-- Start of Data for this task --

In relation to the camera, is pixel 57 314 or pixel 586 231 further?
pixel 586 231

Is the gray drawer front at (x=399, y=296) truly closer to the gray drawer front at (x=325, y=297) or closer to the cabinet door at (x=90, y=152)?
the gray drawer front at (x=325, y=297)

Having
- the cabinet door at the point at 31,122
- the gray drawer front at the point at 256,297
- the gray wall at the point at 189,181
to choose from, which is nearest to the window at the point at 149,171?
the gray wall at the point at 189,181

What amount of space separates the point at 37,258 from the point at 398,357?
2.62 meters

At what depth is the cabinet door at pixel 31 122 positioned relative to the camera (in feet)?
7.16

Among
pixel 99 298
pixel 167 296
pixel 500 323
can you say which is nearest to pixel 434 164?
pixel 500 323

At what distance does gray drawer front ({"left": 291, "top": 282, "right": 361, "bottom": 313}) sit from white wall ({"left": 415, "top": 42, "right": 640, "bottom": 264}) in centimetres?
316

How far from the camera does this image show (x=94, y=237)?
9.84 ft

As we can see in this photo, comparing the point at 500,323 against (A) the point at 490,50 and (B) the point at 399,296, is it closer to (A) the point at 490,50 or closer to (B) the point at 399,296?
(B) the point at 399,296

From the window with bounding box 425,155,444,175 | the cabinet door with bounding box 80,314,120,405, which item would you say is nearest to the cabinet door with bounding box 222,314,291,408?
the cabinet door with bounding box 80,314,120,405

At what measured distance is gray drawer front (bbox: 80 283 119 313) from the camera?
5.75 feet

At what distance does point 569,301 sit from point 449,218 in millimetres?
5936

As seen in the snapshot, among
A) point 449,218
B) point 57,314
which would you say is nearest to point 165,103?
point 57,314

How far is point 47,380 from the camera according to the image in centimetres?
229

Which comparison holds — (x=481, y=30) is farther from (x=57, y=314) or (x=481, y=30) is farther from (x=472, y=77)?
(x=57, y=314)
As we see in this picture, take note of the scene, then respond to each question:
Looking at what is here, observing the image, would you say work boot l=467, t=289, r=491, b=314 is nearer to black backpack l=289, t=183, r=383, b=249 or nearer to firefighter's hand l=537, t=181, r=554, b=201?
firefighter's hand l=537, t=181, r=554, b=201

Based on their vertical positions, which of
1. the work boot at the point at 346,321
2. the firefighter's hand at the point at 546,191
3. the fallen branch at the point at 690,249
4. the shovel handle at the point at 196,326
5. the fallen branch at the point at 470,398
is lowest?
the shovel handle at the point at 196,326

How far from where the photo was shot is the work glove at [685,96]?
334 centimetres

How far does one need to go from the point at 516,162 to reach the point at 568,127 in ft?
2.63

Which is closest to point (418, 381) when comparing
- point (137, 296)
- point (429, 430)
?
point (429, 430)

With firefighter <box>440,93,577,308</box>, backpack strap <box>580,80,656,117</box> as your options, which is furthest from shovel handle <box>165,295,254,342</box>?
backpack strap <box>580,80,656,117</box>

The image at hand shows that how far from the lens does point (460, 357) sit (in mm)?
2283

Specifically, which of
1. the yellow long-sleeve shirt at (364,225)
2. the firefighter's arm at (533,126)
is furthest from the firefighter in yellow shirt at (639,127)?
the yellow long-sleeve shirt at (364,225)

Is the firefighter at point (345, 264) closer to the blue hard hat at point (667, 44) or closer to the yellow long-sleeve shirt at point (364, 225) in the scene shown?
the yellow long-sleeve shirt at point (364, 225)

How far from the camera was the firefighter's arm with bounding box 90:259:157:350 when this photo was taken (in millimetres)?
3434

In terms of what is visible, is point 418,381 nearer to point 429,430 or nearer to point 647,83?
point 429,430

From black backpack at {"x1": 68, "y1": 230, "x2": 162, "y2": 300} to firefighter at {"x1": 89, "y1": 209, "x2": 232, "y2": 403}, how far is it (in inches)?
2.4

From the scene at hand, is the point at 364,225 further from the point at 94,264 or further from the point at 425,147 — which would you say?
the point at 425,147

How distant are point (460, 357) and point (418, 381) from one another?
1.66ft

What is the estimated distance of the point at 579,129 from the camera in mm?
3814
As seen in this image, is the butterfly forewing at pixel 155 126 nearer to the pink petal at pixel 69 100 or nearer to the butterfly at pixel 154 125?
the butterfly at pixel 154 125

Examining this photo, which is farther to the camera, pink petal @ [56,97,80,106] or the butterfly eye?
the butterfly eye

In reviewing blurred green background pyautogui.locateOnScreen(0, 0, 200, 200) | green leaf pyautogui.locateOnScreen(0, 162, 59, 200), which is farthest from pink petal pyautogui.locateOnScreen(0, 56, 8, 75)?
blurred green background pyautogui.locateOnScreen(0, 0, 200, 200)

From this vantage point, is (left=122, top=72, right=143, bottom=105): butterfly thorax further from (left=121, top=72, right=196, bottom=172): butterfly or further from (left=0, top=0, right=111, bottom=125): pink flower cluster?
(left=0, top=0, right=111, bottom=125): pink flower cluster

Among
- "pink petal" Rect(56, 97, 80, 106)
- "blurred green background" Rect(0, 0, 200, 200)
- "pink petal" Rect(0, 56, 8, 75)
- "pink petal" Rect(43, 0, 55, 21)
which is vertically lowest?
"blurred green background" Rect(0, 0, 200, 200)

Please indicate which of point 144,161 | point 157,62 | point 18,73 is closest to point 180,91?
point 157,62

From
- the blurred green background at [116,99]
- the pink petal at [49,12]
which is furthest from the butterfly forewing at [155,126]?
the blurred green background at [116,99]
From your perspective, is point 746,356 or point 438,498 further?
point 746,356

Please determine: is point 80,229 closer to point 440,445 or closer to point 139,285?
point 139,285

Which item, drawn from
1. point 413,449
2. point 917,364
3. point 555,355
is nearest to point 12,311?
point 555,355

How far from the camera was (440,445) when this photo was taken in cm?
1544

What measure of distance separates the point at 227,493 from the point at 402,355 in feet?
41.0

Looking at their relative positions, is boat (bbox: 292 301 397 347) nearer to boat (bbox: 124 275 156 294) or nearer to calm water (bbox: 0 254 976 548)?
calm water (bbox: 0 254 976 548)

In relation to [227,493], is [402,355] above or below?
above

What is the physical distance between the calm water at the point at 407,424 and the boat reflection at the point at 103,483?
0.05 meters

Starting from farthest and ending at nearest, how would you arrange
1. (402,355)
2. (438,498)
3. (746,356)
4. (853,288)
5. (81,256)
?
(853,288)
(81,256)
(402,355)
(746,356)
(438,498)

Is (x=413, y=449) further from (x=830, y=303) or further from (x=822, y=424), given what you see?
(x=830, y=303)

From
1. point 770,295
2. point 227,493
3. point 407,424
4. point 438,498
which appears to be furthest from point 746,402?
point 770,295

-- End of Data for this task --

- Set exercise
Render every line of the data above as a numbered list, leaving out the blank lines.

- The solution
1. In relation to the camera, is pixel 57 314 or pixel 586 231 further?
2. pixel 586 231
3. Is the gray drawer front at (x=399, y=296) truly closer to the gray drawer front at (x=325, y=297) or closer to the cabinet door at (x=90, y=152)?
4. the gray drawer front at (x=325, y=297)
5. Having
6. - the cabinet door at the point at 31,122
7. - the gray drawer front at the point at 256,297
8. - the gray wall at the point at 189,181
9. to choose from, which is nearest to the window at the point at 149,171?
10. the gray wall at the point at 189,181
11. What amount of space separates the point at 37,258 from the point at 398,357?
12. 2.62 meters
13. At what depth is the cabinet door at pixel 31 122 positioned relative to the camera (in feet)?
14. 7.16
15. Among
16. pixel 99 298
17. pixel 167 296
18. pixel 500 323
19. can you say which is nearest to pixel 434 164?
20. pixel 500 323
21. At what distance does gray drawer front ({"left": 291, "top": 282, "right": 361, "bottom": 313}) sit from white wall ({"left": 415, "top": 42, "right": 640, "bottom": 264}) in centimetres?
22. 316
23. How far from the camera does this image show (x=94, y=237)?
24. 9.84 ft
25. As we can see in this photo, comparing the point at 500,323 against (A) the point at 490,50 and (B) the point at 399,296, is it closer to (A) the point at 490,50 or closer to (B) the point at 399,296?
26. (B) the point at 399,296
27. From the window with bounding box 425,155,444,175 | the cabinet door with bounding box 80,314,120,405, which item would you say is nearest to the cabinet door with bounding box 222,314,291,408?
28. the cabinet door with bounding box 80,314,120,405
29. At what measured distance is gray drawer front (bbox: 80 283 119 313) from the camera?
30. 5.75 feet
31. At what distance does point 569,301 sit from point 449,218 in millimetres?
32. 5936
33. As seen in the snapshot, among
34. A) point 449,218
35. B) point 57,314
36. which would you say is nearest to point 165,103?
37. point 57,314
38. How far is point 47,380 from the camera according to the image in centimetres?
39. 229
40. Which comparison holds — (x=481, y=30) is farther from (x=57, y=314) or (x=481, y=30) is farther from (x=472, y=77)?
41. (x=57, y=314)
42. As we see in this picture, take note of the scene, then respond to each question:
43. Looking at what is here, observing the image, would you say work boot l=467, t=289, r=491, b=314 is nearer to black backpack l=289, t=183, r=383, b=249 or nearer to firefighter's hand l=537, t=181, r=554, b=201?
44. firefighter's hand l=537, t=181, r=554, b=201
45. Based on their vertical positions, which of
46. 1. the work boot at the point at 346,321
47. 2. the firefighter's hand at the point at 546,191
48. 3. the fallen branch at the point at 690,249
49. 4. the shovel handle at the point at 196,326
50. 5. the fallen branch at the point at 470,398
51. is lowest?
52. the shovel handle at the point at 196,326
53. How far from where the photo was shot is the work glove at [685,96]?
54. 334 centimetres
55. How far does one need to go from the point at 516,162 to reach the point at 568,127 in ft?
56. 2.63
57. Which is closest to point (418, 381) when comparing
58. - point (137, 296)
59. - point (429, 430)
60. ?
61. point (429, 430)
62. With firefighter <box>440,93,577,308</box>, backpack strap <box>580,80,656,117</box> as your options, which is furthest from shovel handle <box>165,295,254,342</box>?
63. backpack strap <box>580,80,656,117</box>
64. The image at hand shows that how far from the lens does point (460, 357) sit (in mm)?
65. 2283
66. Specifically, which of
67. 1. the yellow long-sleeve shirt at (364,225)
68. 2. the firefighter's arm at (533,126)
69. is furthest from the firefighter in yellow shirt at (639,127)?
70. the yellow long-sleeve shirt at (364,225)
71. Is the firefighter at point (345, 264) closer to the blue hard hat at point (667, 44) or closer to the yellow long-sleeve shirt at point (364, 225) in the scene shown?
72. the yellow long-sleeve shirt at point (364, 225)
73. How far from the camera was the firefighter's arm with bounding box 90:259:157:350 when this photo was taken (in millimetres)?
74. 3434
75. In terms of what is visible, is point 418,381 nearer to point 429,430 or nearer to point 647,83?
76. point 429,430
77. From black backpack at {"x1": 68, "y1": 230, "x2": 162, "y2": 300} to firefighter at {"x1": 89, "y1": 209, "x2": 232, "y2": 403}, how far is it (in inches)?
78. 2.4
79. From the scene at hand, is the point at 364,225 further from the point at 94,264 or further from the point at 425,147 — which would you say?
80. the point at 425,147
81. How distant are point (460, 357) and point (418, 381) from one another?
82. 1.66ft
83. What is the estimated distance of the point at 579,129 from the camera in mm?
84. 3814
85. As seen in this image, is the butterfly forewing at pixel 155 126 nearer to the pink petal at pixel 69 100 or nearer to the butterfly at pixel 154 125?
86. the butterfly at pixel 154 125
87. Examining this photo, which is farther to the camera, pink petal @ [56,97,80,106] or the butterfly eye?
88. the butterfly eye
89. In reviewing blurred green background pyautogui.locateOnScreen(0, 0, 200, 200) | green leaf pyautogui.locateOnScreen(0, 162, 59, 200), which is farthest from pink petal pyautogui.locateOnScreen(0, 56, 8, 75)?
90. blurred green background pyautogui.locateOnScreen(0, 0, 200, 200)
91. From this vantage point, is (left=122, top=72, right=143, bottom=105): butterfly thorax further from (left=121, top=72, right=196, bottom=172): butterfly or further from (left=0, top=0, right=111, bottom=125): pink flower cluster?
92. (left=0, top=0, right=111, bottom=125): pink flower cluster
93. Among
94. - "pink petal" Rect(56, 97, 80, 106)
95. - "blurred green background" Rect(0, 0, 200, 200)
96. - "pink petal" Rect(0, 56, 8, 75)
97. - "pink petal" Rect(43, 0, 55, 21)
98. which is vertically lowest?
99. "blurred green background" Rect(0, 0, 200, 200)
100. Please indicate which of point 144,161 | point 157,62 | point 18,73 is closest to point 180,91?
101. point 157,62
102. From
103. - the blurred green background at [116,99]
104. - the pink petal at [49,12]
105. which is furthest from the butterfly forewing at [155,126]?
106. the blurred green background at [116,99]
107. From your perspective, is point 746,356 or point 438,498 further?
108. point 746,356
109. Please determine: is point 80,229 closer to point 440,445 or closer to point 139,285?
110. point 139,285
111. Which item, drawn from
112. 1. point 413,449
113. 2. point 917,364
114. 3. point 555,355
115. is nearest to point 12,311?
116. point 555,355
117. How far from the camera was (440,445) when this photo was taken in cm?
118. 1544
119. What measure of distance separates the point at 227,493 from the point at 402,355 in feet?
120. 41.0
121. Looking at their relative positions, is boat (bbox: 292 301 397 347) nearer to boat (bbox: 124 275 156 294) or nearer to calm water (bbox: 0 254 976 548)?
122. calm water (bbox: 0 254 976 548)
123. In relation to [227,493], is [402,355] above or below?
124. above
125. What is the physical distance between the calm water at the point at 407,424 and the boat reflection at the point at 103,483?
126. 0.05 meters
127. Starting from farthest and ending at nearest, how would you arrange
128. 1. (402,355)
129. 2. (438,498)
130. 3. (746,356)
131. 4. (853,288)
132. 5. (81,256)
133. ?
134. (853,288)
135. (81,256)
136. (402,355)
137. (746,356)
138. (438,498)
139. Is (x=413, y=449) further from (x=830, y=303) or further from (x=822, y=424), given what you see?
140. (x=830, y=303)
141. From
142. 1. point 770,295
143. 2. point 227,493
144. 3. point 407,424
145. 4. point 438,498
146. which appears to be furthest from point 746,402?
147. point 770,295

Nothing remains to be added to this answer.